▶ [PROBLEM STATEMENT]:
Copy out the listing word for word, beginning at the line that contains "How do you arrange" and continuing through the final line of the listing.

▶ [STORED ROWS]:
○ ○ ○ ○ ○

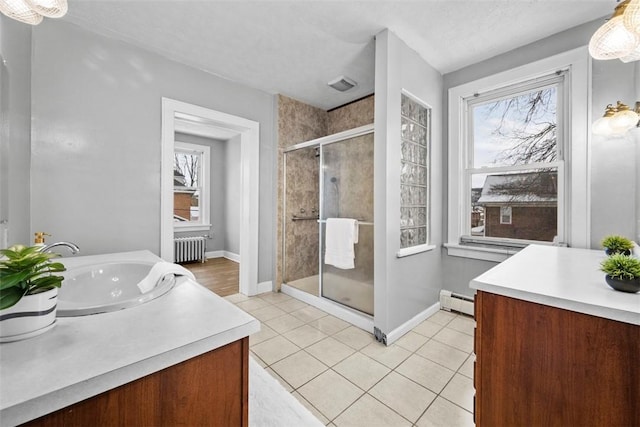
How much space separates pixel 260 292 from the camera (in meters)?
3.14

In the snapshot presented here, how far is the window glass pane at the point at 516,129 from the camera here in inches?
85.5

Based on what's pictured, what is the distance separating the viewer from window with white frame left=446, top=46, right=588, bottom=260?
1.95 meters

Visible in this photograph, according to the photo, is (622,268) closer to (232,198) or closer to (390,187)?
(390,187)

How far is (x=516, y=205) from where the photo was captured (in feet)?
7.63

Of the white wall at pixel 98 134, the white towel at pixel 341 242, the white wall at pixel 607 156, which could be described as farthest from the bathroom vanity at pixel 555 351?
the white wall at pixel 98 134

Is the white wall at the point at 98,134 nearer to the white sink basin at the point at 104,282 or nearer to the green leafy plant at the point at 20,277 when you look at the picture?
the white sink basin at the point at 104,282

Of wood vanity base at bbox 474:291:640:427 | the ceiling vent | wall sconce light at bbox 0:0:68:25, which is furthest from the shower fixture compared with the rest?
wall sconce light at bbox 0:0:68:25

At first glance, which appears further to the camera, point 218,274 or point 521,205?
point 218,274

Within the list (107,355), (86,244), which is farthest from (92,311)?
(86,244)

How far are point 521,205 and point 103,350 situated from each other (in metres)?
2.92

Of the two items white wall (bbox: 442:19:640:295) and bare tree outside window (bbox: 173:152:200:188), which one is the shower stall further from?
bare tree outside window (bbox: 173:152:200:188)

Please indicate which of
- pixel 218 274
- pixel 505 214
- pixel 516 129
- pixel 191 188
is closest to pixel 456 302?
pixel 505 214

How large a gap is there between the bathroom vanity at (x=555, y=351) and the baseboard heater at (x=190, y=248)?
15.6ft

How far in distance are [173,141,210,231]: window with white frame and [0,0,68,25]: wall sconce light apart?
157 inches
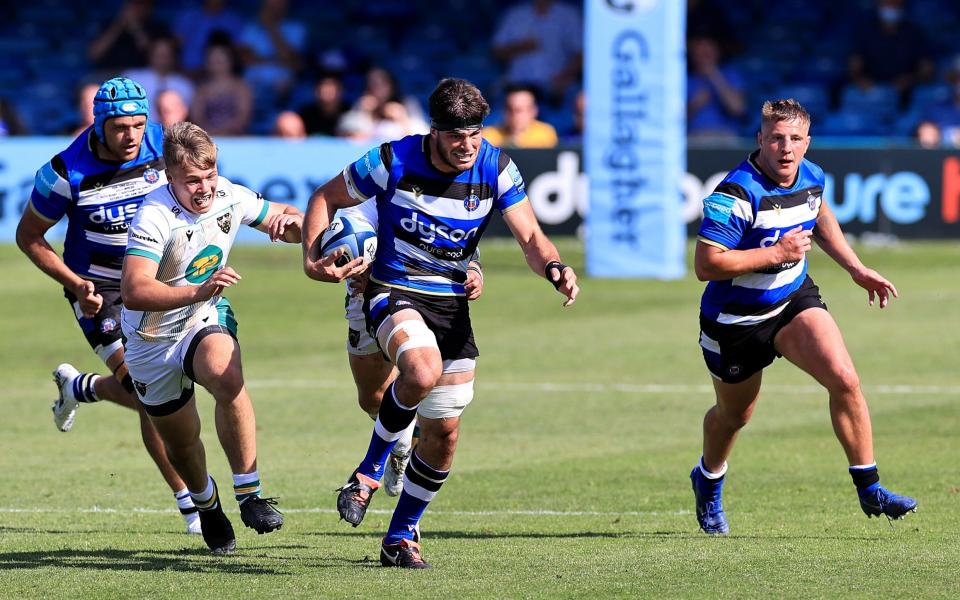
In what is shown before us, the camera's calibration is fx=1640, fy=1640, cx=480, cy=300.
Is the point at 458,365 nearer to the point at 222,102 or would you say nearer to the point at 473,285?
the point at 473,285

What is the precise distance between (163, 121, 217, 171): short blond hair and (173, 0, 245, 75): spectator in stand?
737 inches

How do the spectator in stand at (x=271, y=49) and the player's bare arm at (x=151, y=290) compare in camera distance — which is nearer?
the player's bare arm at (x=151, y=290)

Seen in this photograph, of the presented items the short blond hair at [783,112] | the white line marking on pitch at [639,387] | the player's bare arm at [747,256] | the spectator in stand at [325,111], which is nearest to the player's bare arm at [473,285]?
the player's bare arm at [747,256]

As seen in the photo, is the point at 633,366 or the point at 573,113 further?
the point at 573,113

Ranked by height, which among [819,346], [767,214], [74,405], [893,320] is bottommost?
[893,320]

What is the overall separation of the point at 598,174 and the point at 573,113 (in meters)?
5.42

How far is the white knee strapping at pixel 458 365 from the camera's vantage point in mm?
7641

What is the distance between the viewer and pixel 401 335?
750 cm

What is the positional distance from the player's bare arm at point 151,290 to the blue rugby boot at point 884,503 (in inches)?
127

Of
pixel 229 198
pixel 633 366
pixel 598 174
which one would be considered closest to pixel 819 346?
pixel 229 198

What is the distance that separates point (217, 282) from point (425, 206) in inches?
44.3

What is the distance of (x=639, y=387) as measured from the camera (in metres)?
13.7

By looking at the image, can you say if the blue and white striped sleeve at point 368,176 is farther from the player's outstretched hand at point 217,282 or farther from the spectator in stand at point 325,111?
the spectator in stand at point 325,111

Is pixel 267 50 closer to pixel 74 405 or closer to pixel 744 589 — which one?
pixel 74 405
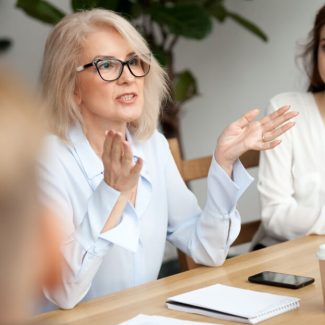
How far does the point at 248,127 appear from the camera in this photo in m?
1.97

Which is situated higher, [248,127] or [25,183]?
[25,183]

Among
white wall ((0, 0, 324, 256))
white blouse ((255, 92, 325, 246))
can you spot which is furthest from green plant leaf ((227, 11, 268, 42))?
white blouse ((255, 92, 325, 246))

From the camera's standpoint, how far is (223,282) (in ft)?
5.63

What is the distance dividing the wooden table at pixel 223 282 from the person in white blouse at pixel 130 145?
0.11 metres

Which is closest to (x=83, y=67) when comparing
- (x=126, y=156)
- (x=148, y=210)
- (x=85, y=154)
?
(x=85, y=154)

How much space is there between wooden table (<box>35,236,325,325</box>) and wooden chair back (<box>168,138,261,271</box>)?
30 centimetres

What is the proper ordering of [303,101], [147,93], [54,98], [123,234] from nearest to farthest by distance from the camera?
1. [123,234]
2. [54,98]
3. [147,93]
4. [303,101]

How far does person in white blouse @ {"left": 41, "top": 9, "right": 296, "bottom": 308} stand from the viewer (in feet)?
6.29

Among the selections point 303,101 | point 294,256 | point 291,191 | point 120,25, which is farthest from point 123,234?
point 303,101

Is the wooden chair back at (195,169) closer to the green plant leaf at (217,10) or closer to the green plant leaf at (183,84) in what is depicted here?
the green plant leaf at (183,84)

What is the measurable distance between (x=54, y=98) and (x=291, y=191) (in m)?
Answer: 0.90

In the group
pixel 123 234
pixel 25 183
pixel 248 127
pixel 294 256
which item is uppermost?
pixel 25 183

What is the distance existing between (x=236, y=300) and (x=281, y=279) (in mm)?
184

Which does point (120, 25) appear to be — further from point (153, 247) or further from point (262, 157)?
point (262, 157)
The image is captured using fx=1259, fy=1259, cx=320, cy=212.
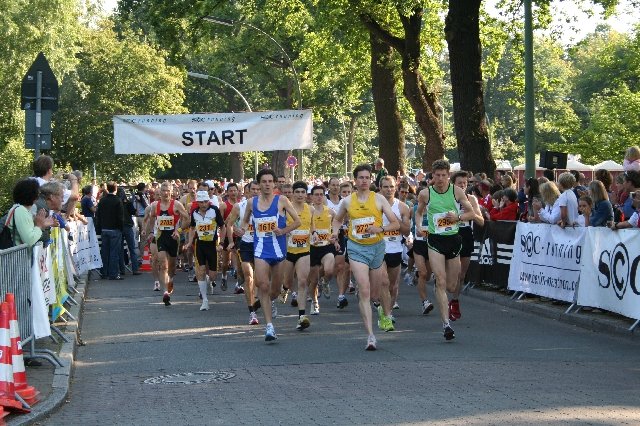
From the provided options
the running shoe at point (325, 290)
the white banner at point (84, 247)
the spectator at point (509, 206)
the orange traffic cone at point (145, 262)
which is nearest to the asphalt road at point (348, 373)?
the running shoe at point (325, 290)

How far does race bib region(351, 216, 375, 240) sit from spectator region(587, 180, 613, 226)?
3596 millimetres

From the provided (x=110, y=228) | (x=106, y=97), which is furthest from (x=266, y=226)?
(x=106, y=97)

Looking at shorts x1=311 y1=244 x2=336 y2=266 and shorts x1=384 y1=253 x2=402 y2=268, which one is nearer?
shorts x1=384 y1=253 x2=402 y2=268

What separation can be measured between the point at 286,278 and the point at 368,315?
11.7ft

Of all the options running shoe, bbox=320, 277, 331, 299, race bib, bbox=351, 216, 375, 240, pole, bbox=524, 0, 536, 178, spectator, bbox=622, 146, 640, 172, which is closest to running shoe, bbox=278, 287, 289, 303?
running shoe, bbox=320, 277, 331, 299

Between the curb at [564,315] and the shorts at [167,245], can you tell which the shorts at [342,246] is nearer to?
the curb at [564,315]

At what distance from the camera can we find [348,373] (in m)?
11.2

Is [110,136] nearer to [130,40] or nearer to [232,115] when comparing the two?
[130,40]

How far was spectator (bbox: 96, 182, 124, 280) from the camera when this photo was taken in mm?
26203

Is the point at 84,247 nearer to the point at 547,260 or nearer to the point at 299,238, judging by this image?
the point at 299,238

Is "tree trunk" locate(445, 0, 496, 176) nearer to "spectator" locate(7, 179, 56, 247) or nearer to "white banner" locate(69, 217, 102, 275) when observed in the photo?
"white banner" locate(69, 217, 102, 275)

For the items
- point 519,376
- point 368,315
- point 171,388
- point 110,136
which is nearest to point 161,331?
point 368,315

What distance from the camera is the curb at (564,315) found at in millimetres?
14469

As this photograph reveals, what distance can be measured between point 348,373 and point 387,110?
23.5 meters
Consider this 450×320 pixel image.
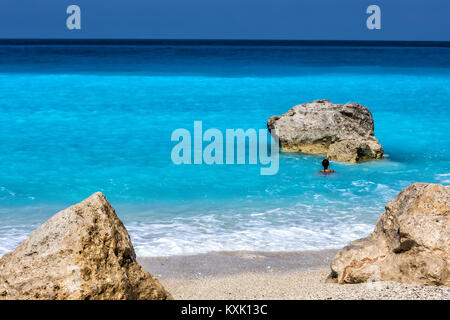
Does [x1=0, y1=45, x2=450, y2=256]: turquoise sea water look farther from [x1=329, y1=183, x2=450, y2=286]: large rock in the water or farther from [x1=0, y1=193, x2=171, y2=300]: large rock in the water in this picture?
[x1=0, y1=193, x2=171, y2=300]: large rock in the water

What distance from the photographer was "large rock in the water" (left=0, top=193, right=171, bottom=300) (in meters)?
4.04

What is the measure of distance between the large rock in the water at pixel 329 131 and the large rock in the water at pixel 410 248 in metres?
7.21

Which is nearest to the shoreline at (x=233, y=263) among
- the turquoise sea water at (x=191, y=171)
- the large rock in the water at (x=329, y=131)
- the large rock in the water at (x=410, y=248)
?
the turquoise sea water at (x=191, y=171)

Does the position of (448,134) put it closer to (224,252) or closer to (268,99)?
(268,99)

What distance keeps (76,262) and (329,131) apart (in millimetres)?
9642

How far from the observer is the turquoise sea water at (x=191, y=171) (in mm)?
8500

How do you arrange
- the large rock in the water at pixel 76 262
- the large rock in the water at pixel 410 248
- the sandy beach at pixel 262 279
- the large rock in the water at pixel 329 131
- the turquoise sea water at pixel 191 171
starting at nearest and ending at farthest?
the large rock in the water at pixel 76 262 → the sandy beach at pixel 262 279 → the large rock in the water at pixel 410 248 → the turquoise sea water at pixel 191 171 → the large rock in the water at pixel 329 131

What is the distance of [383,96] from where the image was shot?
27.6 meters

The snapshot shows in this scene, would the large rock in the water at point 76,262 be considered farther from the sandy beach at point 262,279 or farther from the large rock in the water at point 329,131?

○ ○ ○ ○ ○

▶ [WRITTEN SOLUTION]:
How do you arrange
- the large rock in the water at pixel 76 262
- the large rock in the water at pixel 410 248
- the sandy beach at pixel 262 279
- the large rock in the water at pixel 329 131
- the turquoise sea water at pixel 191 171
starting at nearest and ending at farthest?
the large rock in the water at pixel 76 262 → the sandy beach at pixel 262 279 → the large rock in the water at pixel 410 248 → the turquoise sea water at pixel 191 171 → the large rock in the water at pixel 329 131

What is the distance of [383,96] from where the image was shot?
27.6 meters

The snapshot shows in this scene, would the large rock in the water at point 76,262 be considered farther from the sandy beach at point 262,279 or farther from the large rock in the water at point 329,131?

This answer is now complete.